Heartened by a Supreme Court ruling in Brazil that rejected a challenge to his custody rights, a New Jersey father hopes that he is finally moving closer to regaining custody of his 9-year-old son after a five-year battle with the Brazilian family that claims the boy as their own.

“I hope it’s over soon,” David Goldman told TODAY’s Erin Burnett from Rio de Janeiro Thursday morning, the day after Brazil’s Supreme Court rebuffed a bid by a political party to stop him from taking his son, Sean, home to the United States. But the boy's return to the U.S. is likely to be delayed by further legal appeals.
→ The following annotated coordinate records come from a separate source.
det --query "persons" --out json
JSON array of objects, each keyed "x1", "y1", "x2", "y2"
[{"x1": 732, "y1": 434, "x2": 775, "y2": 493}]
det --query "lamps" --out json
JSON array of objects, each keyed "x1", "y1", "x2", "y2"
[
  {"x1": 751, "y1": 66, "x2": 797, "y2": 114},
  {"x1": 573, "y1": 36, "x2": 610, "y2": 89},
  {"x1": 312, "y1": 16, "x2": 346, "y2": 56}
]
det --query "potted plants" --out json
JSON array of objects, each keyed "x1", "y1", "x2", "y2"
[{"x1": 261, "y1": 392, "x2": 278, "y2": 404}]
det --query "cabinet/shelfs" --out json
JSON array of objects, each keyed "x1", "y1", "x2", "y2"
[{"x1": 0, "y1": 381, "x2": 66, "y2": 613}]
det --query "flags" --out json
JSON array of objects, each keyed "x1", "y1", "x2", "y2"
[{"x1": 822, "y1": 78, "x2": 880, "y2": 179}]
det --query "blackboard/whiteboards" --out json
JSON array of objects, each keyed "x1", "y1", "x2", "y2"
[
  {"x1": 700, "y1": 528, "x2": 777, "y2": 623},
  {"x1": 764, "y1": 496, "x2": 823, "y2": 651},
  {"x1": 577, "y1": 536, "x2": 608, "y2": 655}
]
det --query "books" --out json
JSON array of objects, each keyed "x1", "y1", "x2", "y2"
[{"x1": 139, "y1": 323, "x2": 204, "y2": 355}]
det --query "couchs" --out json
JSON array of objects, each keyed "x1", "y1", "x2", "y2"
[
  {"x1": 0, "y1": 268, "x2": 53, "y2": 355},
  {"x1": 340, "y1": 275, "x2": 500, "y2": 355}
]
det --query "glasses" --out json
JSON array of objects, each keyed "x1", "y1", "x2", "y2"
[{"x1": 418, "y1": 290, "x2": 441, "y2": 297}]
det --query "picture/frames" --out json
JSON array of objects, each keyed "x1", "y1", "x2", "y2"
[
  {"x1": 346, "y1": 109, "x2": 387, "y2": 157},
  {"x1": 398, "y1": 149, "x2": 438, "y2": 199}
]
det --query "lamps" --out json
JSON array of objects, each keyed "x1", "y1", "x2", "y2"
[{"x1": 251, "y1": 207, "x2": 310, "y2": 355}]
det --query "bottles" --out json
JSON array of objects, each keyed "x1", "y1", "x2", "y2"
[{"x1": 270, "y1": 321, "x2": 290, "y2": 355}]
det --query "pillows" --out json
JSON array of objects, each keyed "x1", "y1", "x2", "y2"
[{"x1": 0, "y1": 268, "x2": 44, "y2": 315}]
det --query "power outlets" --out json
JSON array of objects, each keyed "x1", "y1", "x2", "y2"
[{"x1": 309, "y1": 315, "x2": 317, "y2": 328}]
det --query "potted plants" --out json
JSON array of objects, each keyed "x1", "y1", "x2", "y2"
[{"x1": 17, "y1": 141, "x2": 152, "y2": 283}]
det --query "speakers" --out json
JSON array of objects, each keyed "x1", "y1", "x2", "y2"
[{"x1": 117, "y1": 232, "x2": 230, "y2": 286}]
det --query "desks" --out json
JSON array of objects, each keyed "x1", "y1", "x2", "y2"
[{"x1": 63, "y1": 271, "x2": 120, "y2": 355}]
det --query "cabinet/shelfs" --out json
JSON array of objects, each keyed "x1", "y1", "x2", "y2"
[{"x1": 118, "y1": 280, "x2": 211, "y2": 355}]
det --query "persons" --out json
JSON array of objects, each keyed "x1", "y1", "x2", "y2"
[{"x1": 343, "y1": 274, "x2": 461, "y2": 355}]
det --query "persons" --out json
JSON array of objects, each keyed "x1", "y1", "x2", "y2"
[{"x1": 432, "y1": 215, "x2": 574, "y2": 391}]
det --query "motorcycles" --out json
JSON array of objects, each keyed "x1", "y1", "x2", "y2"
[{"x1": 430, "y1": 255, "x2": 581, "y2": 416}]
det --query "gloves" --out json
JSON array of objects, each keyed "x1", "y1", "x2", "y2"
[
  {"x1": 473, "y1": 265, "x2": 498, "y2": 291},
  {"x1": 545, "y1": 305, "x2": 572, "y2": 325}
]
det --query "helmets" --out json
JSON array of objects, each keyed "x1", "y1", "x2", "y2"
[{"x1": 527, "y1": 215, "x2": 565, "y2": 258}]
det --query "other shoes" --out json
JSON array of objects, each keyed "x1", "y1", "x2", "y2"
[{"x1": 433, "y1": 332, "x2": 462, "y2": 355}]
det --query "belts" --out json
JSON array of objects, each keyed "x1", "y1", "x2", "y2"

Goldman said that Brazil’s high court also confirmed his claims that the influential Brazilian family with whom Sean has been living since 2004 has been trying to alienate the boy from his natural father.

Alienation of affection
“It was finally exposed yesterday in the court that these people holding him have been basically waging a several-year campaign to turn my son against me and everything about his memory from life with me back home in New Jersey,” Goldman told Burnett. “[They were] saying things to him, that his father abandoned him, his father didn’t love him.”

The Supreme Court called what the Brazilian family was doing “parental alienation,” Goldman said.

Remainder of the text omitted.